Llamadas perdidas
Actualizado: GuardarSegún un estudio recientemente publicado, cada año se producen en España varios miles de millones de llamadas perdidas, ya sabe usted: esa especie de disparos acústicos efectuados desde un móvil a otro para reclamar la atención pero sin pronunciar palabra. En la mayoría de los casos los motivos de este, hasta hace poco, curioso comportamiento son económicos: el más débil en términos monetarios avisa al más poderoso para que haga el gasto, en una sutil e inesperada maniobra en defensa del igualitarismo práctico. Pero, más allá, hay una metáfora encerrada en la difundida práctica: la búsqueda de la palabra, de la complicidad, del eco. Es un silencio en el que puede anidar el grito.

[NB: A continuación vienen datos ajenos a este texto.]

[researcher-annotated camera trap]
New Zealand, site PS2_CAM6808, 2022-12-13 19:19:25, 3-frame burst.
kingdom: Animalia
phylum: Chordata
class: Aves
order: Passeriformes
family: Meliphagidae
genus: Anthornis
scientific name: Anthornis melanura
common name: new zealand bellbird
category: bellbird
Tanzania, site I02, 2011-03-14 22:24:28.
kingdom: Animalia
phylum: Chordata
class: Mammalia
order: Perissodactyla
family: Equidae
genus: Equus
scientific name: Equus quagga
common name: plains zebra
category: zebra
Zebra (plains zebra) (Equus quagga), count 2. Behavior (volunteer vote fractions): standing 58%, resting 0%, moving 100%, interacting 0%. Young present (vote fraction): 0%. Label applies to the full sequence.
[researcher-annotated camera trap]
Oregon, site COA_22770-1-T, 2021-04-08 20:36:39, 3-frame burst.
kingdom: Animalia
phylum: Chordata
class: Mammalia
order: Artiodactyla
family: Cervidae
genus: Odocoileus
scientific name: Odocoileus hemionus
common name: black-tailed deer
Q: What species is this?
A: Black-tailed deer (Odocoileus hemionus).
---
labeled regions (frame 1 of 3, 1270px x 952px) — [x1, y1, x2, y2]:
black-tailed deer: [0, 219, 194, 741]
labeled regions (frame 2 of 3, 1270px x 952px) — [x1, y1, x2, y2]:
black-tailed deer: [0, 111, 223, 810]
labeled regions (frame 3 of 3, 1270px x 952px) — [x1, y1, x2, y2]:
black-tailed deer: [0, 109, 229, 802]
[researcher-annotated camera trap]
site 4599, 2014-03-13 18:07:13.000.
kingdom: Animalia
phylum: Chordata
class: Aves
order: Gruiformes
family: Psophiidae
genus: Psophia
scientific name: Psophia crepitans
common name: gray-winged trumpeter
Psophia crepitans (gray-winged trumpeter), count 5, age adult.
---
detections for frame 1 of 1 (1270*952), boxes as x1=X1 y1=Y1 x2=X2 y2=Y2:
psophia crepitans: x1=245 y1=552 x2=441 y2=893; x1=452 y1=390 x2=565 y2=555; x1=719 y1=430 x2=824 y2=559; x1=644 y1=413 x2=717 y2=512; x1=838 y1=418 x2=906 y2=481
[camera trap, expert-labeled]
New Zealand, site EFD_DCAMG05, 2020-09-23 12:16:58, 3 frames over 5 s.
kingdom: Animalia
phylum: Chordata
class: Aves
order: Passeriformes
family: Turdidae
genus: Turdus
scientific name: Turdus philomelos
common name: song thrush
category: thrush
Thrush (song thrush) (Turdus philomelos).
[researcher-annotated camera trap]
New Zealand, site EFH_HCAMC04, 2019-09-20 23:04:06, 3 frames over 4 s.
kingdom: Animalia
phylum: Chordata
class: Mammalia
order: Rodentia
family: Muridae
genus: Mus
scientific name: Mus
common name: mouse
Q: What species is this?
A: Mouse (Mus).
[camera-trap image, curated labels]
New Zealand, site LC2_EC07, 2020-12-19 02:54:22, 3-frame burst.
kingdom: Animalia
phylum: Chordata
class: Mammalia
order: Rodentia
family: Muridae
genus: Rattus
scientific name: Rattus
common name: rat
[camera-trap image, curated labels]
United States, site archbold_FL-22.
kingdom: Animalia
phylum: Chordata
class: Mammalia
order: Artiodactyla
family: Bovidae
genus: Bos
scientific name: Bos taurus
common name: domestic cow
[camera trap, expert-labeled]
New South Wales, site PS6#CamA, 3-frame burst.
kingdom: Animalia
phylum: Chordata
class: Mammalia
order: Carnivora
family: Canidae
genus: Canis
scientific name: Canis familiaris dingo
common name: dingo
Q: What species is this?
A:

No sabemos cuántas de estas llamadas perdidas encuentran su respuesta o sólo provocan, hirientemente, el silencio. Porque el que llama corre ese riesgo, permaneciendo afrentado. También, supongo, una buena parte de las llamadas obedecerán a una cierta inseguridad, a una hamletiana duda sobre si el presunto interlocutor desea, verdaderamente, establecer la senda de la comunicación o si, por el contrario, quiere permanecer retraído, ausente, ensimismado. ¿Y cuántas llamadas perdidas encontrarán por respuesta otra llamada perdida, en un duelo de inicios insatisfechos? ¿Y cuántas de éstas, a su vez, provocarán respuesta del primer llamante o, a su vez, toparán con el olvido? ¿Cuántos equívocos se producirán? ¿Cuántos efectos mariposa conformarán un caos tecnológico-sentimental?
Con todo ello, la red virtual, a la vez, se densifica cuantitativamente pero adelgaza cualitativamente: muchos actos de comunicación quedan suspensos, condenados a girar sobre sí mismos en esperas postergadas. Los usuarios de la técnica, tan limpia en apariencia, quedan forzados a la pasividad. Pero es una pasividad anunciada, devaluadora de la propia dignidad. Sería un experimento digno de encomio reescribir la gran novelística decimonónica con la intervención de llamadas perdidas: ¿Qué les habría acontecido a Madame Bovary o a la Regenta si hubiesen podido mediar sus pálpitos con móviles desbocados o silentes?
Lo malo es que la emergencia de nuevas metáforas acaba por conformar la misma realidad sustantiva y uno tiene la impresión de que en el diálogo social se puede aceptar como obvio que las llamadas existen, pero que no exigen respuesta inmediata. O lo que es lo mismo: unos tienen la intención de hacer de su llamada una pérdida, pero otros se quedan sentados esperando la respuesta. Un ejemplo especialmente dramático de llamada perdida es el aviso de científicos sobre la inundabilidad de Nueva Orleans o, en general, de los que advierten sobre los efectos del cambio climático -ese asesino paulatino que no se viste de cataclismo universal-.
Y qué decir del campo de la política? En España el PP se ha convertido en un maestro en forzar a todo adversario -y casi todo lo que se mueve sin acatamiento es considerado adversario- a usar de llamadas perdidas. Le basta con no contestar nunca. La cosa, más o menos, suele funcionar así: el Gobierno -o la oposición donde manda el PP- lanza una propuesta y el PP la anatematiza porque rompe algún bien fundamental, como la unidad de la patria, la solidaridad abstracta, la familia y los valores tradicionales, o la alianza con EE UU. Luego pide el consenso, pero, de antemano, niega su apoyo a ningún acuerdo porque se erige en salvador supremo de esos bienes. El móvil del PP se convierte en un inmóvil esencialista. Y en su servicio de SMS sólo hay un «No» para toda circunstancia.
No cabe duda de que esta actitud entronca muy bien con el hecho cierto de que los inventores y usuarios máximos de las llamadas perdidas son los adolescentes. Y el PP, desde aquella jornada de marzo en que perdió gobierno y gloria, vive en una autocomplaciente edad del pavo de la que no consigue salir. Refugiados en la coquetería de la negación y en el narcisismo de la nostalgia, rebotan toda razón, todo argumento.
En fin, que mientras yo escribo, que mientras usted lee, por el incierto espacio circulan picaportes y cornetines que nos reclaman y requieren. Algunas llamadas son francamente prescindibles y otras, quizá las más deseadas, nunca nos alcanzarán. El problema es que si no descolgamos, si no devolvemos la invitación que enmudeció antes de pronunciarse, nunca sabremos genuinamente si podía ser el nacimiento de una gran amistad. Y, claro, el problema mayor es el de los soberbios que creen saber que la llamada merecía la perdición aun antes de cruzar sílaba con un otro descalificado para siempre desde la rabieta y la insolencia.